Passage:
Production Studio
United Artists
Studios come and go in Hollywood, and these days, United Artists is pretty much gone from the scene. But once upon a time, they were as big as anyone, and unbelievably enough, they were actually founded by artists instead of money men. It was a great run for a while, and it produced come incredible films. West Side Story, by anyone's reckoning, is near the top of that list.
Three Dudes, One Gal and a Dream
United Artists started out as the creation of four of the biggest movers and shakers in early Hollywood: Charlie Chaplin (who we're guessing you've heard of ), Douglas Fairbanks (famous for his pirate and adventurer roles back in the day when Hollywood would buckle its swash whenever it could), D.W. Griffith(an innovative director now best known for the overtly racist "masterpiece" Birth of a Nation), and "America's Sweetheart" Mary Pickford, the biggest female star in the world and one of the only women in Hollywood who actually held some power.
They got together in 1919, following a long tour together pushing war bonds at the end of the First World War. They basically said, "Hey, wouldn't it be neat if we got to decided which movies were made instead of some money man?" It was a nice idea, and they were serious enough to get it off the ground.
But the road was pretty rough in those early years. They didn't actually turn a profit until the 1930s, and there was a lot of drama behind the scenes. Griffith left the company in 1924. The guy they hired to run the thing, Joseph Shrenk, quit in 1935 when he wasn't allowed to own any part of the company, and one of the studios they had partnered with to make movies for distribution—Goldwyn Pictures—split to join MGM in the late 1930s. That last bit stung the most: one of the first films MGM made after Goldywn joined them was Gone with the Wind. It was the most financially successful movie up to that time.
The Tide Turns
Things stayed shaky for many years, with UA kind of shambling along and somehow managing to crank out a bunch of movies. Some of them actually did okay, and a few are even considered classics: Fairbanks' The Thief of Baghdad, for instance, and a huge chunk of both Chaplin's films and the films of his silent comedian rival Buster Keaton. Alfred Hitchcock's Best Picture-winning Rebecca was their baby, and they distributed Laurence Olivier's Henry V, which was considered the definitive version until some upstart young punk named Kenneth Branagh showed up.

Material:
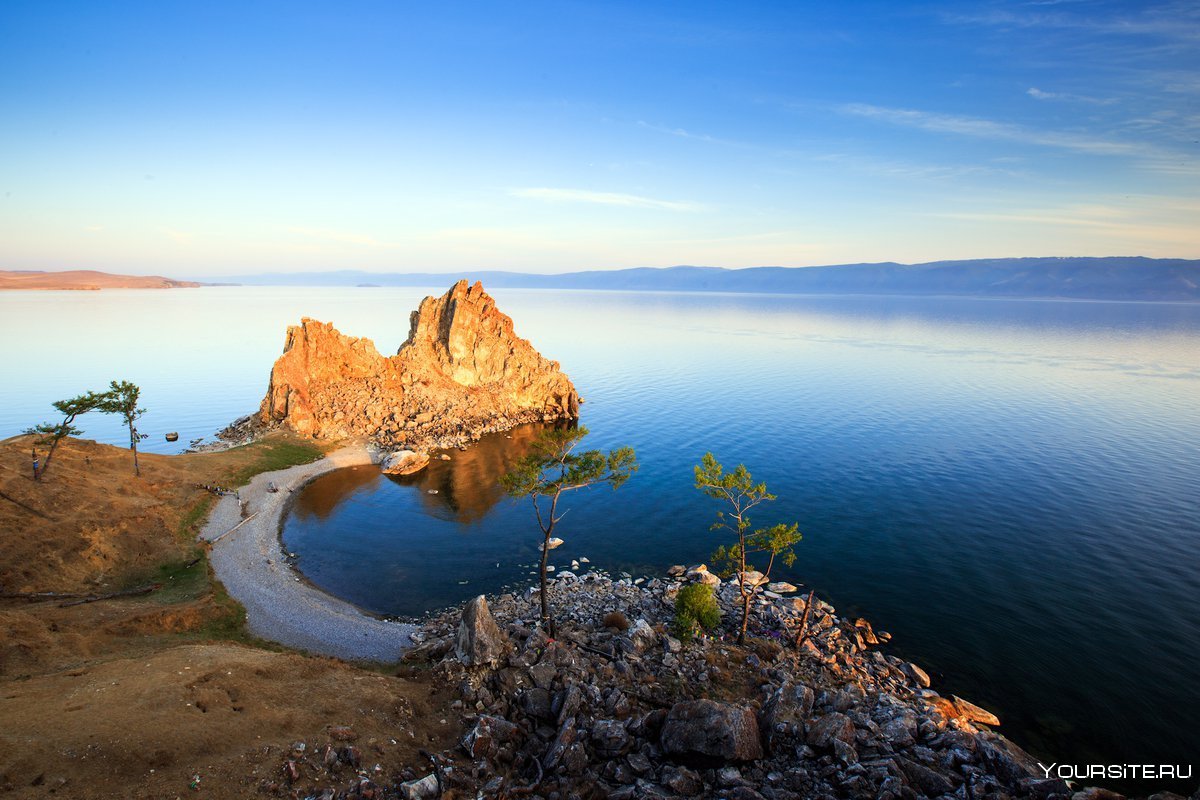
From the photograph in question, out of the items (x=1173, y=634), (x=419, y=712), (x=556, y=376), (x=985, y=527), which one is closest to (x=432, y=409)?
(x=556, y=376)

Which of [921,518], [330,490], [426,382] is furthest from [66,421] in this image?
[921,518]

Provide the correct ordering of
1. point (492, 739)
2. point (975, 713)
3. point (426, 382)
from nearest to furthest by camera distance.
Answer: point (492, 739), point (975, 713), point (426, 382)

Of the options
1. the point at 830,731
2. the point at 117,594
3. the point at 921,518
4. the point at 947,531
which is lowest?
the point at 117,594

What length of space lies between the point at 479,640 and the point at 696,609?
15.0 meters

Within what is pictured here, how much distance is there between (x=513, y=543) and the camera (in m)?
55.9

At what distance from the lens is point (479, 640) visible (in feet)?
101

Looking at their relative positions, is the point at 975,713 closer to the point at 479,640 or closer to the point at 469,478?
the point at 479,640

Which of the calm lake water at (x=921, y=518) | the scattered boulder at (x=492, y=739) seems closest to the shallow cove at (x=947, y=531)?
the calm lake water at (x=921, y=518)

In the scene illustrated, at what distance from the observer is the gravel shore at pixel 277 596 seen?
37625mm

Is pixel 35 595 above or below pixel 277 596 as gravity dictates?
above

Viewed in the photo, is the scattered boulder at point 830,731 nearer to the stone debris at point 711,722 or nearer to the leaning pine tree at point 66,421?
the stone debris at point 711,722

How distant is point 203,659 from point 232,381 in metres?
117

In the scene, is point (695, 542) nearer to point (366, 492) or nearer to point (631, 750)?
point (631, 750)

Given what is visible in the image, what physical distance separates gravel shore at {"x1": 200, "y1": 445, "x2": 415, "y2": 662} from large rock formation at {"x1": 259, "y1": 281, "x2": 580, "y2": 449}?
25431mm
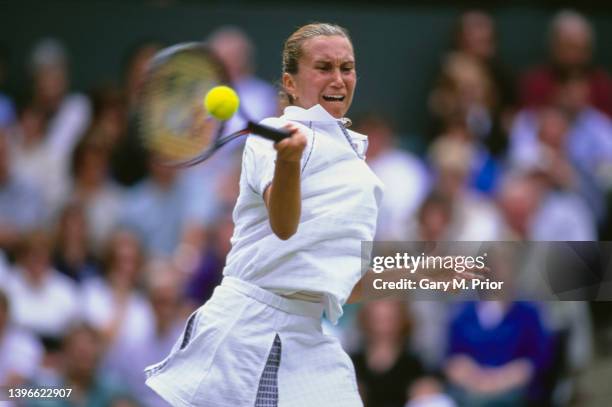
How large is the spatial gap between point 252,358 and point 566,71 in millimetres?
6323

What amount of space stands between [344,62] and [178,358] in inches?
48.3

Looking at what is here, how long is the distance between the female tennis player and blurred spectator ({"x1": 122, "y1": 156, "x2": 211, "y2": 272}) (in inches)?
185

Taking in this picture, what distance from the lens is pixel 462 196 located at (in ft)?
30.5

--

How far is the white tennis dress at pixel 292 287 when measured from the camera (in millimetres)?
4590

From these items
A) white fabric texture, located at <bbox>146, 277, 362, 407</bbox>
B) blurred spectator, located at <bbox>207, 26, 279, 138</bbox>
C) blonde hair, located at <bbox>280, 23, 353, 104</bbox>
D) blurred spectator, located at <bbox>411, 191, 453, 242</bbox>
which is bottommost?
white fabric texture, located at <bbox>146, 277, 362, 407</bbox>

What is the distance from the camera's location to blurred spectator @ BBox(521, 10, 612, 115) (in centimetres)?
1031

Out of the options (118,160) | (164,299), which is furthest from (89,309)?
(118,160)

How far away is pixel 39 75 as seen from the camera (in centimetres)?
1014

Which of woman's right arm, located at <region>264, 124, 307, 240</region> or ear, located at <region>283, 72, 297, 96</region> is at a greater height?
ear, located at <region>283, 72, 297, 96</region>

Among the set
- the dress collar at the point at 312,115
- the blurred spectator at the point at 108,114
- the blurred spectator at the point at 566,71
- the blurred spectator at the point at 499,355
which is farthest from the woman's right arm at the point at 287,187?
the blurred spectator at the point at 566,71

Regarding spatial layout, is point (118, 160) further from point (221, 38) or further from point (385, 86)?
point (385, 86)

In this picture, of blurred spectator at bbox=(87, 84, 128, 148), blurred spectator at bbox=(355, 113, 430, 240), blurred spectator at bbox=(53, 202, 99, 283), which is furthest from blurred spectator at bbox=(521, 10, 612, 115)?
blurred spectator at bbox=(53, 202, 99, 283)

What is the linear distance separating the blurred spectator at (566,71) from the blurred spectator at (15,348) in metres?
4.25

What you should do:
Answer these questions from the United Artists passage:
1. In what year did the founders of United Artists get together?
2. Who left the company in 1924?
3. Which Alfred Hitchcock film is named as one of the studio's?
Nothing in the listing is needed for these tasks.

Answer to the problem:
1. 1919
2. D.W. Griffith
3. Rebecca